[[ Passage for review open ]]

Proof. Easily i implies ii and ii implies iii. Assuming iii, we get $$|\alpha_j| \leq \sqrt{q}$$ for all $$j$$ by Lemma 2, and this inequality over all $$j$$ is equivalent to i by Lemma 1. QED

Brandon asked, after Rebecca's answer, if the inequality implies the Weil conjectures (for curves) and Dave also referred in his answer to the Weil conjectures following from the inequality. In this context at least, you should not say "Weil conjectures" when you mean "Riemann hypothesis" since we used the functional equation in the argument and that is itself part of the Weil conjectures. The inequality does not imply the Weil conjectures, but only the Riemann hypothesis (after the functional equation is established).

That the inequality is logically equivalent to RH, and not just a consequence of it, has some mathematical interest since this is one of the routes to a proof of the Weil conjectures for curves.

P.S. Brandon, if you have other questions about the Weil conjectures for curves, ask your thesis advisor if you could look at his senior thesis. You'll find the above arguments in there, along with applications to coding theory. :)

• Thanks Keith, very good point about the functional equation, I only realized how it got used after I gave a talk on this stuff for some graduate students. Jan 17, 2010 at 18:04
• Sorry for digging out this old answer, but why then is the classical RH (i.e. for the Riemann zeta function and related L-functions) not equivalent to the Ramanujan-Petersson conjecture which states that the Satake parameters at unramified primes have absolute value less or equal than $1$? Dec 24, 2020 at 19:32
• @SylvainJULIEN the only reason i implies ii in the theorem is that $L(z)$ has finitely many zeros. That finiteness is where the $O$-constant comes from. Also note that you can't write the (completed) Riemann zeta-function in terms of $z = q^{-s}$ for some $q$. Dec 24, 2020 at 19:41
• Thank you. The analogy seemed nice to me, all the more that I found years ago a criterion for the validity of RH in the form of an entire series whose radius of convergence was $1$. Dec 25, 2020 at 8:11

The first step is to reformulate the zeta function in terms of l-adic cohomology. It is defined to be

$$Z(u) := \exp(\sum_m N_m u^m/m),$$ where $$N_m$$ is the number of points over $$F_{q^m}.$$ So $$N_m$$ is #{fixed points of $$\mathrm{Frob}^m$$}, and by the analogue of the Lefschetz fixed point theorem for l-adic cohomology, this implies $$N_m = \sum_i (-1)^i \mathrm{Tr} \mathrm{Frob}^{m*}|H^i$$. We can substitute this in the expression for Z(u) and rearrange to get

$$Z(u) = \prod_{i=0}^{2n} [\exp(\sum_m \mathrm{Tr} \mathrm{Frob}^{m*}|_{H^i} \frac{u^m}{m})]^{(-1)^i}$$

where $$n$$ is the dimension of the variety. The inner exponentials are actually $$\det(1-u \mathrm{Frob}^*)|_{H^i}$$, which relates zeros and poles of the zeta function to the eigenvalues of Frob* acting on $$H^i$$.

[[ Passage for review closed ]]

Task requirements:
• 1. Name every person the forum thread on the Weil conjectures refers to by name.
• 2. Rewrite the forum thread on the Weil conjectures starting with "That the inequality" and going on through "conjectures for curves.", substituting "bound" for "inequality".
• 3. Answer these questions from the forum thread on the Weil conjectures.
(a) What must not be called "Weil conjectures" when "Riemann hypothesis" is meant?
(b) According to the comment of Dec 24, 2020 at 19:41, what does the O-constant come from?
(c) What does N_m count?
The listing after this point has nothing to do with the forum thread on the Weil conjectures.

[[ Information supplied open ]]

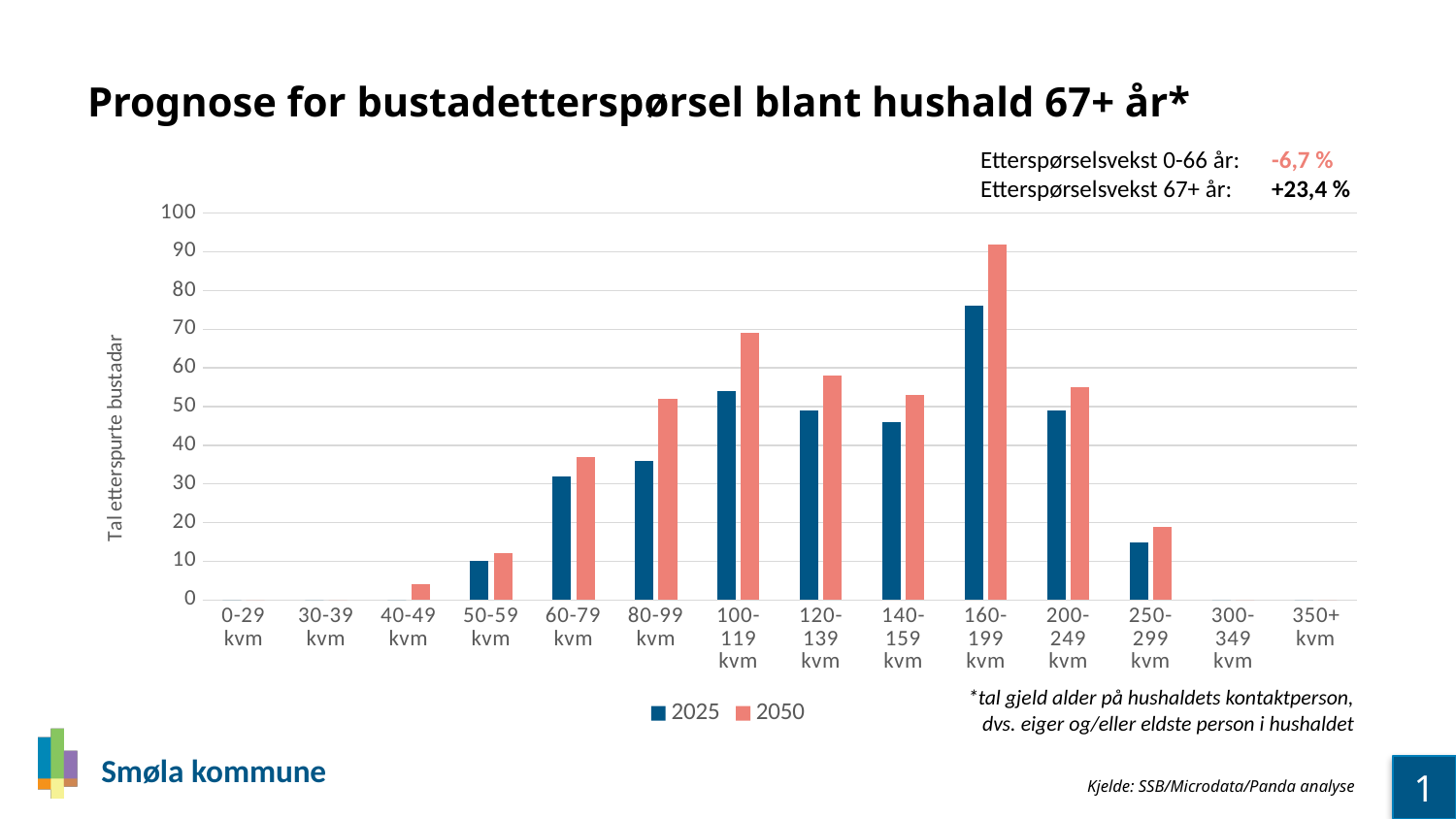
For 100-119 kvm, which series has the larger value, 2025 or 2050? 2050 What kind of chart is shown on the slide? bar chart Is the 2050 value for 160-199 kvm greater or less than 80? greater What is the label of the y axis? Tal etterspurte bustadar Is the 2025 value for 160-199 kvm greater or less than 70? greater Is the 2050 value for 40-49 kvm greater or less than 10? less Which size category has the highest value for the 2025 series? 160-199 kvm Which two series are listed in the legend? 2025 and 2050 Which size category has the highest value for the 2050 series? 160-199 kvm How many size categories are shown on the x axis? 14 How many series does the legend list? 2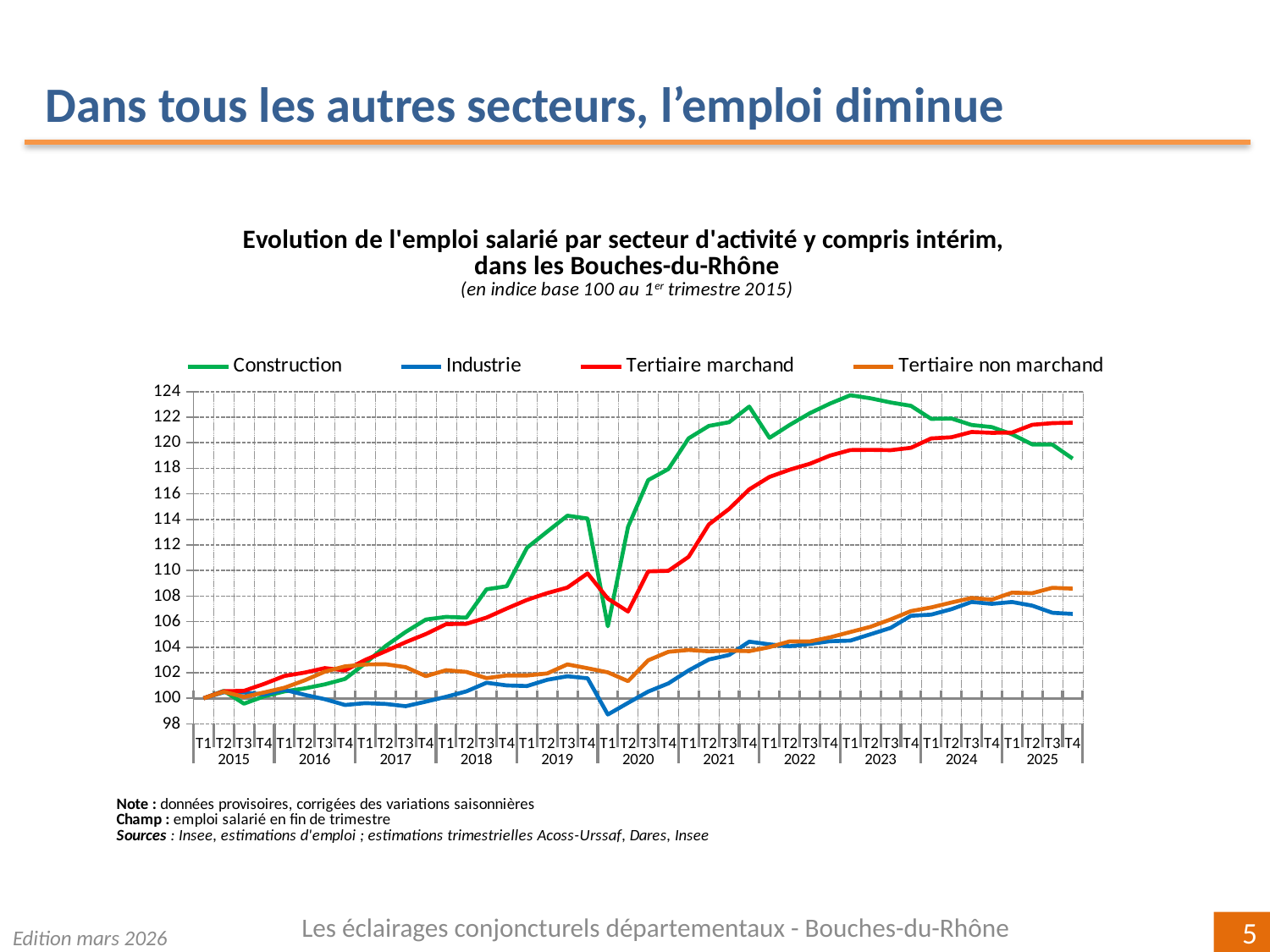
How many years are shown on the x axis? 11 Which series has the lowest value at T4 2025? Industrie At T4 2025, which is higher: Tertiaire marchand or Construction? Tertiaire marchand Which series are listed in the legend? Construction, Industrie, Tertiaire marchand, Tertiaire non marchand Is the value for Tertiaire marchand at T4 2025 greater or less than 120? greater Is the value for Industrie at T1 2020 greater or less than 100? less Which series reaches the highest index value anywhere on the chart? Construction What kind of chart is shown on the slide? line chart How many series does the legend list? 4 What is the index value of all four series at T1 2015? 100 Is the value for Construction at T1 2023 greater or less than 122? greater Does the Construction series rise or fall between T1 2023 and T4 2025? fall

[[ Information supplied closed ]]

Set of answers:
• 1. Brandon, Rebecca, Dave, Keith, SylvainJULIEN

• 2.
That the bound is logically equivalent to RH, and not just a consequence of it, has some mathematical interest since this is one of the routes to a proof of the Weil conjectures for curves.

• 3.
(a) What the inequality implies, namely the Riemann hypothesis.
(b) The finiteness of the zeros of L(z).
(c) The number of points over F_{q^m}.